Print the following lines word for word, with every character kept the same.

>> begin Record list

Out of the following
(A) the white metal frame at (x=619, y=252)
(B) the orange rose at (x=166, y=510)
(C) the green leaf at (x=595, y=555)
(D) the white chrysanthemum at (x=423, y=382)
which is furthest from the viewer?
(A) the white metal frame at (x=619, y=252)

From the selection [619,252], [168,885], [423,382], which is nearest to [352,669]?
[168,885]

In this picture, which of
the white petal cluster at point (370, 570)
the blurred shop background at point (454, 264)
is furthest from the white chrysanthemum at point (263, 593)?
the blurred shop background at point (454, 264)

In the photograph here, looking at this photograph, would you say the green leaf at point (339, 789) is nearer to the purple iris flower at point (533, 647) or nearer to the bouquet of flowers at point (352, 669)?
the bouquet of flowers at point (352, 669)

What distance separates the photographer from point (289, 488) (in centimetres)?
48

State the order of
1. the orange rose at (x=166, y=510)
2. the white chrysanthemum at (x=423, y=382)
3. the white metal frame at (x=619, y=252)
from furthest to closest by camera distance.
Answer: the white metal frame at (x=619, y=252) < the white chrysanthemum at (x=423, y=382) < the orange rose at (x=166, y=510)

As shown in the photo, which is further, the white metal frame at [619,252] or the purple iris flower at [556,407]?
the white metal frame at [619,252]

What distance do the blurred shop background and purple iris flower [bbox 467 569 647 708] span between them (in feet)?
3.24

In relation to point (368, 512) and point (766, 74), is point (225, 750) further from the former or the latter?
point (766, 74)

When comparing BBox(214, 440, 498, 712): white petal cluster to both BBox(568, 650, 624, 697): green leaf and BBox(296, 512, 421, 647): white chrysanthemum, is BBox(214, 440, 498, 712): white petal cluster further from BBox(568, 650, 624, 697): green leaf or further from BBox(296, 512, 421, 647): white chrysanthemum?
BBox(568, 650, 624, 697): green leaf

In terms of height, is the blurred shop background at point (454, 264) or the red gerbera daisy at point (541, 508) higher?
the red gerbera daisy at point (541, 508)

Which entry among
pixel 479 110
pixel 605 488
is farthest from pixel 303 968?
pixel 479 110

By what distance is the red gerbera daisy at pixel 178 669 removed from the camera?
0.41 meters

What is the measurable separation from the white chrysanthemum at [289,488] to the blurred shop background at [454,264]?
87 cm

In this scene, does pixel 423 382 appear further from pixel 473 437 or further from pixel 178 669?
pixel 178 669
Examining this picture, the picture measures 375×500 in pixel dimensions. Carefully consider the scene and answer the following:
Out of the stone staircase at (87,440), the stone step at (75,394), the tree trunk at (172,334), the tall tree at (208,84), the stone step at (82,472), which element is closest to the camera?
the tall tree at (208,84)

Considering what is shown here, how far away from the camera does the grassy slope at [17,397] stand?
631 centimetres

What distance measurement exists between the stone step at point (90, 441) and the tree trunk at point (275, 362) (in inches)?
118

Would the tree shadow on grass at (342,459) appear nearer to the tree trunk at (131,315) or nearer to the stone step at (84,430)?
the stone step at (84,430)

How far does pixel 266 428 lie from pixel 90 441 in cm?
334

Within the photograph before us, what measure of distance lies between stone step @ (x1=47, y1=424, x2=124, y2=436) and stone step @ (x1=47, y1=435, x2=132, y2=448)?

>> end Record list

_Correct response_:
Out of the following
(A) the white metal frame at (x=619, y=252)
(B) the orange rose at (x=166, y=510)
(C) the green leaf at (x=595, y=555)
(D) the white chrysanthemum at (x=423, y=382)
which is furthest from the viewer?
(A) the white metal frame at (x=619, y=252)

From the selection [619,252], [168,885], [423,382], which is nearest to [352,669]?
[168,885]

In this picture, which of
the white petal cluster at point (370, 570)
the blurred shop background at point (454, 264)
is furthest from the white chrysanthemum at point (263, 593)?
the blurred shop background at point (454, 264)

In the photograph here, looking at this photograph, would you say the green leaf at point (339, 789) is nearer to the purple iris flower at point (533, 647) or nearer to the bouquet of flowers at point (352, 669)?
the bouquet of flowers at point (352, 669)

What distance separates the photographer from point (289, 488) (in centimetres)?
48

State the order of
1. the orange rose at (x=166, y=510)
2. the white chrysanthemum at (x=423, y=382)
3. the white metal frame at (x=619, y=252)
from furthest to closest by camera distance.
Answer: the white metal frame at (x=619, y=252) < the white chrysanthemum at (x=423, y=382) < the orange rose at (x=166, y=510)

As shown in the photo, which is further, the white metal frame at [619,252] or the purple iris flower at [556,407]?
the white metal frame at [619,252]

What distance do the blurred shop background and purple iris flower [bbox 467 569 647 708] span between them (in feet)?
3.24

In relation to point (368, 512) and point (766, 74), is point (225, 750) further from the former or the latter?
point (766, 74)

When comparing BBox(214, 440, 498, 712): white petal cluster to both BBox(568, 650, 624, 697): green leaf and BBox(296, 512, 421, 647): white chrysanthemum, is BBox(214, 440, 498, 712): white petal cluster further from BBox(568, 650, 624, 697): green leaf or further from BBox(296, 512, 421, 647): white chrysanthemum?
BBox(568, 650, 624, 697): green leaf

In terms of height, is the blurred shop background at point (454, 264) or the red gerbera daisy at point (541, 508) higher?
the red gerbera daisy at point (541, 508)

Which entry among
pixel 479 110
pixel 605 488
is farthest from pixel 303 968?
pixel 479 110

By what distance is the red gerbera daisy at pixel 178 669 removed from the camera?
0.41 meters

What is the measurable separation from the white chrysanthemum at [289,488] to the blurred shop background at [454,264]?
87 cm

In this scene, does pixel 423 382 appear further from pixel 473 437 or further from pixel 178 669?
pixel 178 669
Examining this picture, the picture measures 375×500 in pixel dimensions. Carefully consider the scene and answer the following:
Out of the stone staircase at (87,440), the stone step at (75,394), the tree trunk at (172,334), the tall tree at (208,84), the stone step at (82,472), which element is closest to the camera?
the tall tree at (208,84)

Considering what is shown here, how far away from the camera does the grassy slope at [17,397] stand?
631 centimetres

What distance measurement exists between the stone step at point (90, 441) and the tree trunk at point (275, 362) (in inches)?
118

Would the tree shadow on grass at (342,459) appear nearer to the tree trunk at (131,315) or nearer to the stone step at (84,430)?
the stone step at (84,430)

How far does pixel 266 428 lie from pixel 90 441 in cm?
334

Within the photograph before us, what measure of distance lies between stone step @ (x1=47, y1=424, x2=124, y2=436) and stone step @ (x1=47, y1=435, x2=132, y2=448)?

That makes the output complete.